Política

Vereador protocola pedido de impeachment contra prefeito de Manaus

O pedido foi protocolado por supostas irregularidades na gestão de recursos da Educação do município, segundo o vereador Rodrigo Guedes (PP)

Escrito por Kataryne Dias
11 de junho de 2025
Vereador Rodrigo Guedes (PP). — Foto: Kataryne Dias e Prefeito de Manaus, David Almeida (Avante). — Foto: Dhyeizo Lemos/Semcom

Durante a 48ª sessão ordinária da Câmara Municipal de Manaus (CMM), na manhã desta quarta-feira (11), o vereador Rodrigo Guedes (PP) protocolou um pedido de impeachment contra o prefeito de Manaus, David Almeida (Avante). A medida foi anunciada pelo parlamentar durante uma coletiva de imprensa no memorial da Casa.

Segundo Guedes, o pedido tem como base um relatório técnico elaborado pela Secretaria de Controle Externo do Tribunal de Contas do Estado do Amazonas (TCE-AM), que aponta o uso indevido de recursos do Fundo de Manutenção e Desenvolvimento da Educação Básica (Fundeb) por parte da Prefeitura de Manaus.

De acordo com o vereador, cerca de R$ 41.867.053,07 teriam sido retirados da manutenção da educação básica e redirecionados pela Secretaria Municipal de Educação (Semed), de forma irregular, para outras finalidades, entre elas a Manausmed, plano de saúde dos servidores municipais.

“Estamos diante de uma prática ilegal e criminosa. O Fundeb é destinado exclusivamente à manutenção da educação básica e não pode ser desviado para outras áreas. Isso fere a legislação e o princípio da aplicação correta dos recursos públicos”, afirmou Guedes.

O parlamentar destacou ainda que o Ministério Público do Estado (MP-AM), em conjunto com o TCE-AM, já emitiu parecer recomendando a devolução do valor utilizado de forma indevida.
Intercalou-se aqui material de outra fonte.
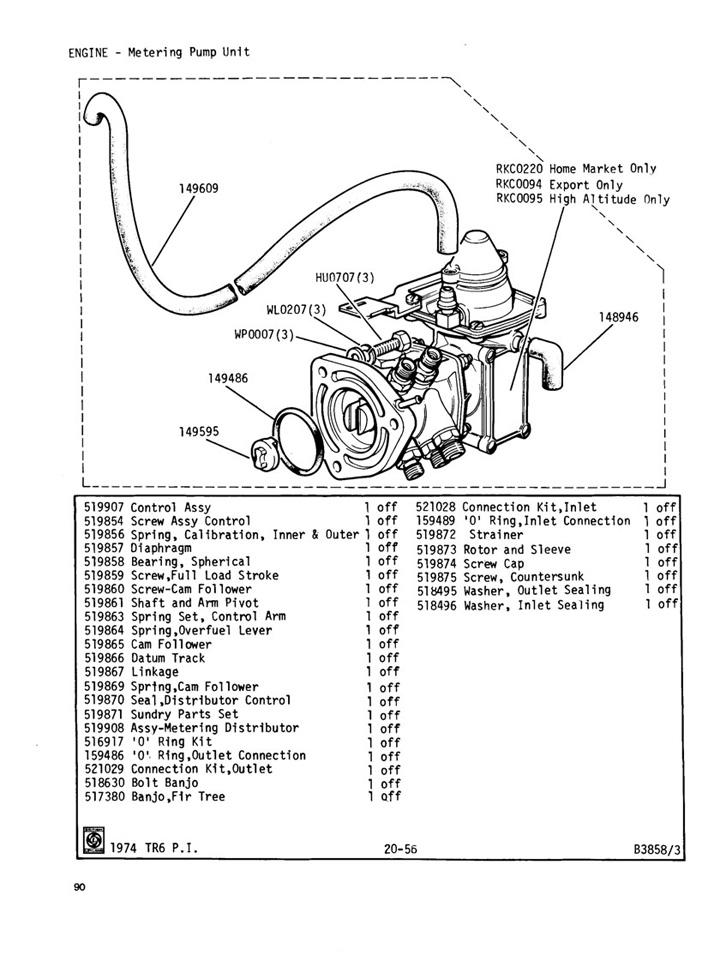 metering pump unit   canley classics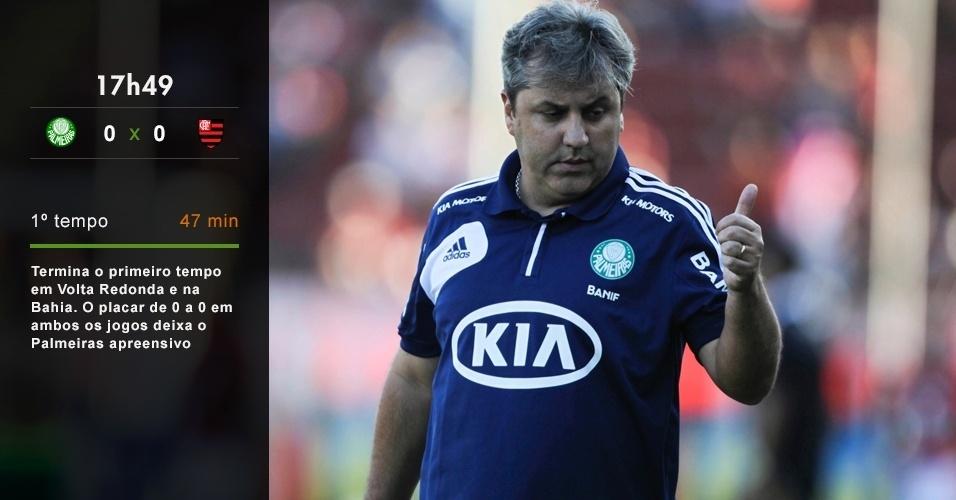 17h49 - Termina o primeiro tempo em Volta Redonda e na Bahia. O placar em ambos os jogos deixa o Palmeiras apreensivo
“Não estou tratando apenas de suspeitas, como tantas que já envolvem o prefeito. Estou falando de um desvio de finalidade comprovado, com base em relatório técnico oficial”, enfatizou.

Trâmite do pedido

Guedes explicou que o pedido já foi formalizado na CMM e está em fase de análise pela presidência da Casa. O próximo passo será o crivo de admissibilidade, ou seja, a avaliação sobre a aceitação ou não do processo.

“Essa etapa não é a votação do impeachment em si, mas apenas para decidir se o processo deve seguir adiante. Se aceito, será criada uma Comissão Processante, sorteada entre os vereadores, que fará a análise detalhada do caso e apresentará um parecer ao plenário”, detalhou o vereador.

Segundo ele, todo o processo seguirá os trâmites legais previstos no regimento interno da Câmara. A admissibilidade do pedido deverá ser votada pelos 41 vereadores.

“Se o presidente da Câmara, Davi Reis, respeitar os prazos e procedimentos legais, a Casa terá a responsabilidade de dar uma resposta à sociedade sobre essa grave denúncia de desvio de recursos da educação”, finalizou Guedes.

O Diário da Capital questionou a Prefeitura de Manaus sobre a repercussão do caso e até o momento não recebeu retorno. O espaço segue aberto para manifestações.